_WORK ORDER 1_
Reproduce the portion of the tree-communication passage between "As per the forester" and "called Mycorrhizal network.", inclusive.
_WORK ORDER 2_
Answer these questions using the tree-communication passage:
(a) What do trees share, according to the opening lines?
(b) Which forester and author is cited?
(c) What is the name of the network that mother trees use to pass things on to young trees?

_SELECTED PASSAGE_
+++

Team StoryWeavers|October 7, 2019|

Did you know that trees talk? They share their food, transfer their wisdom and help each other survive.

Like humans, they are social beings too. Like a close-knit family of humans, trees also have interconnected families. The mamma trees talk to baby trees, protect them and nourish them. The older trees transfer wisdom and food to the trees that are in need.  And the younger trees, while fighting to win the fundamental challenge of existence, wait to take up the responsibilities of older trees. 

Unlike the age-old thought – trees only compete with each other for resources, trees actually cooperate with each other and aim at living together. But how do they do it? Let’s dig in!

How Do Mamma Trees Communicate with Baby Trees?

As per the forester and author, Peter Wohhleben (The Hidden Life of Trees: What they Feel, How they communicate?), the mother trees supply necessary nutrients to saplings, warn their neighbours about dangers, and pass on words of wisdom to young trees through a network called Mycorrhizal network.

+++

_DATA SUPPLIED_

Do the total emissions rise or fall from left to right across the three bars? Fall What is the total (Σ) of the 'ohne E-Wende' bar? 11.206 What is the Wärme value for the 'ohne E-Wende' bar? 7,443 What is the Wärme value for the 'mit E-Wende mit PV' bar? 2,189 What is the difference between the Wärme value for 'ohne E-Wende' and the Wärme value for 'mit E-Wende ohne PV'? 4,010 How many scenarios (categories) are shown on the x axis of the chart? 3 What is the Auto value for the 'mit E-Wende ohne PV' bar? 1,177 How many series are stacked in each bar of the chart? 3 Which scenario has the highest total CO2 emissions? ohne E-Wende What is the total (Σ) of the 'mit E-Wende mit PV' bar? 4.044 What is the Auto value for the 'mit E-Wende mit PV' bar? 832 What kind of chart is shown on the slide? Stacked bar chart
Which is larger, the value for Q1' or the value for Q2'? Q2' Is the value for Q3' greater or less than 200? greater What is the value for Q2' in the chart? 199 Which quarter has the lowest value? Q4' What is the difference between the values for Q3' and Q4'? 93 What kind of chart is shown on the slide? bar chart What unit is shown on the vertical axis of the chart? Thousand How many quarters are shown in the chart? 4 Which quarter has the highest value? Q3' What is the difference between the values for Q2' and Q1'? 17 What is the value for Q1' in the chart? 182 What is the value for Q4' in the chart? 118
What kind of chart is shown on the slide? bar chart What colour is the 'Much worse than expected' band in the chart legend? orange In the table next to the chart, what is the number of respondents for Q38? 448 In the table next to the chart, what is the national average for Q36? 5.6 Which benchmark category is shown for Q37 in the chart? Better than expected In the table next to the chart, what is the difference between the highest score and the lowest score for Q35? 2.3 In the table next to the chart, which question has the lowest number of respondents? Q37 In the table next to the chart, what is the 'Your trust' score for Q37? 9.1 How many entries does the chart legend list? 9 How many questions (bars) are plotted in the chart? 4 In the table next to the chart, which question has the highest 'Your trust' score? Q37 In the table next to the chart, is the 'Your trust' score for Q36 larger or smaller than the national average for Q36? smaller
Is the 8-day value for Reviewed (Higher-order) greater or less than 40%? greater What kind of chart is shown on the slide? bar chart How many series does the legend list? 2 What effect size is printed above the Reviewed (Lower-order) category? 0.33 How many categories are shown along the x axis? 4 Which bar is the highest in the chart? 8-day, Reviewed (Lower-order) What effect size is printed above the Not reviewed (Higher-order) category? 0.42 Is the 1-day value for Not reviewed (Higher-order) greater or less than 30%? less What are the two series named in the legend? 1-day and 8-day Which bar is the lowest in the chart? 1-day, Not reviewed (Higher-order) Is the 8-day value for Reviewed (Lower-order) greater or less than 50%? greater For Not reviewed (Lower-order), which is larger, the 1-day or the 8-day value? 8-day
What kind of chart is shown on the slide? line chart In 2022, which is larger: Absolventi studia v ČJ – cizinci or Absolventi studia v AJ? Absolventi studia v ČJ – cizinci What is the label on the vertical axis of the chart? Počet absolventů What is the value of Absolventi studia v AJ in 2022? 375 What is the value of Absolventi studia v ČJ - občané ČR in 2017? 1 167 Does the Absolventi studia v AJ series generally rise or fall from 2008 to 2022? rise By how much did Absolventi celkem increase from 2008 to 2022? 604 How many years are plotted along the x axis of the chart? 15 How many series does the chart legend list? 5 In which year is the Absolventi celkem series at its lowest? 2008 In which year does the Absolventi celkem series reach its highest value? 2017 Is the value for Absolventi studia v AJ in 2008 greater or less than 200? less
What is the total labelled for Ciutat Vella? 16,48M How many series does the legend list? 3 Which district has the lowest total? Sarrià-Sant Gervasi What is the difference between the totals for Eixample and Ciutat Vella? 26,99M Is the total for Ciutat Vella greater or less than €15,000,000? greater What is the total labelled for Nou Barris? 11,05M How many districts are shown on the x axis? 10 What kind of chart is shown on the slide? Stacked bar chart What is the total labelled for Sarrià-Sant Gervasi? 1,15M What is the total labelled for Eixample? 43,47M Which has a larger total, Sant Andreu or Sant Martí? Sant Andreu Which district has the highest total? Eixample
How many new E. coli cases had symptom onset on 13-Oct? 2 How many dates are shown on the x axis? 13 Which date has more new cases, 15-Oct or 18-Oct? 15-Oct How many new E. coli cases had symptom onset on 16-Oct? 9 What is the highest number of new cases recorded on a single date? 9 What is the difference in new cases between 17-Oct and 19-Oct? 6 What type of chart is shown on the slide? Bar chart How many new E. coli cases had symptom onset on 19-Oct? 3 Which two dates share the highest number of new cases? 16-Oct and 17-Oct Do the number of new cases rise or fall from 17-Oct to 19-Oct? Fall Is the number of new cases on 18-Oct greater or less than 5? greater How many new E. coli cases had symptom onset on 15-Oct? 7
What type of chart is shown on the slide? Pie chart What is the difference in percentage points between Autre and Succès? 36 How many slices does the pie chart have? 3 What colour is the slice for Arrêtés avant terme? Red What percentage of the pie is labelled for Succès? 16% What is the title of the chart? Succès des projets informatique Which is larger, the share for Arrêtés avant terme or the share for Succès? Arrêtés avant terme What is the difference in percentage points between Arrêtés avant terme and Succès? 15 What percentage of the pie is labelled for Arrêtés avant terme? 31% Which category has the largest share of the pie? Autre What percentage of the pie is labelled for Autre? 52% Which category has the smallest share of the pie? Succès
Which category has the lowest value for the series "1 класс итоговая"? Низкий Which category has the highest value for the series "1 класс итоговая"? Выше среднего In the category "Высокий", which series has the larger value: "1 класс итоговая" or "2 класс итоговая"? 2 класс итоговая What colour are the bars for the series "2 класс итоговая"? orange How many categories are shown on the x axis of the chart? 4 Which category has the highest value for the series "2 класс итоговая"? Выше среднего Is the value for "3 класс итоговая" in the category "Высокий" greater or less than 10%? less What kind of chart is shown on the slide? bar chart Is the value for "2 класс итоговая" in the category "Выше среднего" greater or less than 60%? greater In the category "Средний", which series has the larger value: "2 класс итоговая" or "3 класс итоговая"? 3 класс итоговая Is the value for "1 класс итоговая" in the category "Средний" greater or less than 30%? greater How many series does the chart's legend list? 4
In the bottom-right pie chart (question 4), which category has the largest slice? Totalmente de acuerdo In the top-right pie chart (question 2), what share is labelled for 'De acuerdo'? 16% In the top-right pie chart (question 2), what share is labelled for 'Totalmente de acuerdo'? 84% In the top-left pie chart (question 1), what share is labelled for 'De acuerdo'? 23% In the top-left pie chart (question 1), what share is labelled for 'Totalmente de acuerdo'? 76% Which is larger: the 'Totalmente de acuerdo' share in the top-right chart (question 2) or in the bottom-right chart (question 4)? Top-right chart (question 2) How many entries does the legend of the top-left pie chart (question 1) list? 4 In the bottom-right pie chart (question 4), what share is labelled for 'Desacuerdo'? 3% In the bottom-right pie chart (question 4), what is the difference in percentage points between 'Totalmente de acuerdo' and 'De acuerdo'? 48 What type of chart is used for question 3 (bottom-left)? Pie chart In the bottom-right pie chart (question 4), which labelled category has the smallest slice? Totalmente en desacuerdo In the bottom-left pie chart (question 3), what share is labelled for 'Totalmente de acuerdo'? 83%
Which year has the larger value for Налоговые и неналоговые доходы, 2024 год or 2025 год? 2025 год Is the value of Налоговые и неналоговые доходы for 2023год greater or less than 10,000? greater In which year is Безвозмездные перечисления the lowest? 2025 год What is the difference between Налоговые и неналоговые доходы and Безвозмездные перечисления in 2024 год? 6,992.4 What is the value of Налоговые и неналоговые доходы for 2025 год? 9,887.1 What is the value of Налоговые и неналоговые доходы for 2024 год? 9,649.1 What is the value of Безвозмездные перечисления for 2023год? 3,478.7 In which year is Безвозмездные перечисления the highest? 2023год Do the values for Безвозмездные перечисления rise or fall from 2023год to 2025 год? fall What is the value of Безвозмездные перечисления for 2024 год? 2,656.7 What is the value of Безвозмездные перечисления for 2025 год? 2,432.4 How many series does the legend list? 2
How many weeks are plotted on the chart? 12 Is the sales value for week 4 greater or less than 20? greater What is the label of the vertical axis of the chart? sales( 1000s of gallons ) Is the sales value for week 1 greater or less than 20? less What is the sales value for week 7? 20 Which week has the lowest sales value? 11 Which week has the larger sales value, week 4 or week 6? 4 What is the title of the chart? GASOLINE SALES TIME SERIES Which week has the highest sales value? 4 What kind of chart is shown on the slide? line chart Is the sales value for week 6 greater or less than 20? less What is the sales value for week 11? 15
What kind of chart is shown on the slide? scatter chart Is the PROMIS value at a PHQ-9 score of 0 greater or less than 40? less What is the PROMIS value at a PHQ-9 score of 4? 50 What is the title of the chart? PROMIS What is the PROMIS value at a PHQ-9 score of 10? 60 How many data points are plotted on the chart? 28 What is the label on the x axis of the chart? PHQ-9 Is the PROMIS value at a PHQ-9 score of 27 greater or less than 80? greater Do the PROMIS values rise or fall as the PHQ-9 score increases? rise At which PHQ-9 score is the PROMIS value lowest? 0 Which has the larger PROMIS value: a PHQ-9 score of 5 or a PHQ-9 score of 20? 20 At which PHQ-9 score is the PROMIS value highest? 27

+++

_WRITTEN SOLUTION 1_
As per the forester and author, Peter Wohhleben (The Hidden Life of Trees: What they Feel, How they communicate?), the mother trees supply necessary nutrients to saplings, warn their neighbours about dangers, and pass on words of wisdom to young trees through a network called Mycorrhizal network.

_WRITTEN SOLUTION 2_
(a) Their food
(b) Peter Wohhleben
(c) The Mycorrhizal network